Systemic hormonal therapy serves as the primary treatment for moderate to severe vasomotor symptoms.[7] Multiple formulations exist, including tablets, sprays, gels, vaginal rings, and patches, which are administered via continuous or cyclic regimens. Available options include estrogen alone, estrogen-progestin combinations, estrogen-bazedoxifene formulations, and progestin alone. Unopposed estrogen should not be prescribed for individuals with an intact uterus because progesterone protects against endometrial hyperplasia and malignancy. Estrogen monotherapy in women with a uterus increases the incidence of endometrial hyperplasia to approximately 30% within 1 year. Bazedoxifene, a selective estrogen receptor modulator, offers an alternative to progesterone for reducing endometrial hyperplasia and cancer risk.[7]

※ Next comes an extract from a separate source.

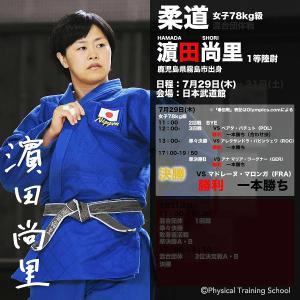 東京オリンピック2020で最も感銘を受けたメダリストとシーン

In November 2025, the Food and Drug Administration (FDA) recommended the removal of the boxed warning for estrogen replacement therapy and initiated collaboration with manufacturers to update hormone therapy labeling. Updated labeling aims to provide balanced information regarding benefits and risks, enabling informed decision-making between patients and clinicians. Revised labeling removes references to cardiovascular disease, breast cancer, and probable dementia while maintaining the boxed warning for endometrial cancer associated with systemic estrogen-only products. Federal guidance continues to recommend initiating systemic hormone therapy within 10 years of menopause onset or before age 60, with treatment timing and duration determined jointly by the clinician and patient.

Systemic hormonal therapy markedly reduces the severity and frequency of hot flashes while improving urogenital atrophy and sleep disturbances. Preventive benefits for osteoporosis and fracture reduction also occur. Despite these advantages, therapy should continue for the shortest duration and at the lowest effective dose because estrogen therapy alone increases the relative risk of deep venous thromboembolism and stroke. Combination HRT may increase breast cancer risk, although the absolute risk increase remains minimal among women in early menopause.[7]

Evidence regarding systemic HRT and coronary heart disease risk remains inconclusive. Estrogen combined with progesterone increases the risk of breast cancer, stroke, pulmonary embolism, and deep vein thrombosis but does not increase coronary heart disease risk. Contraindications to estrogen therapy include prior breast cancer, endometrial cancer, deep vein thrombosis, pulmonary embolism, liver disease, and unexplained vaginal bleeding. Levonorgestrel-containing intrauterine devices are sometimes used off-label for endometrial protection but lack FDA approval for this indication.[7]

Cardiovascular effects of systemic HRT depend strongly on treatment timing. Initiation within 10 years of the final menstrual period is associated with reduced cardiovascular disease and all-cause mortality. Hormone therapy, however, should not serve as a primary strategy for preventing heart disease.[22]

Transdermal estrogen is associated with fewer adverse effects on coagulation and inflammatory markers than oral estrogen and may reduce the risk of venous thromboembolism. Migraine with aura, therefore, does not contraindicate transdermal estrogen therapy.[13] Evidence also supports transdermal estrogen for the management of mood symptoms during the perimenopausal period.[14] Compounded bioidentical hormone preparations lack FDA approval because quality control, safety, and efficacy evaluations remain insufficient. Absence of controlled studies further limits their use, and avoidance of these products remains recommended.[7]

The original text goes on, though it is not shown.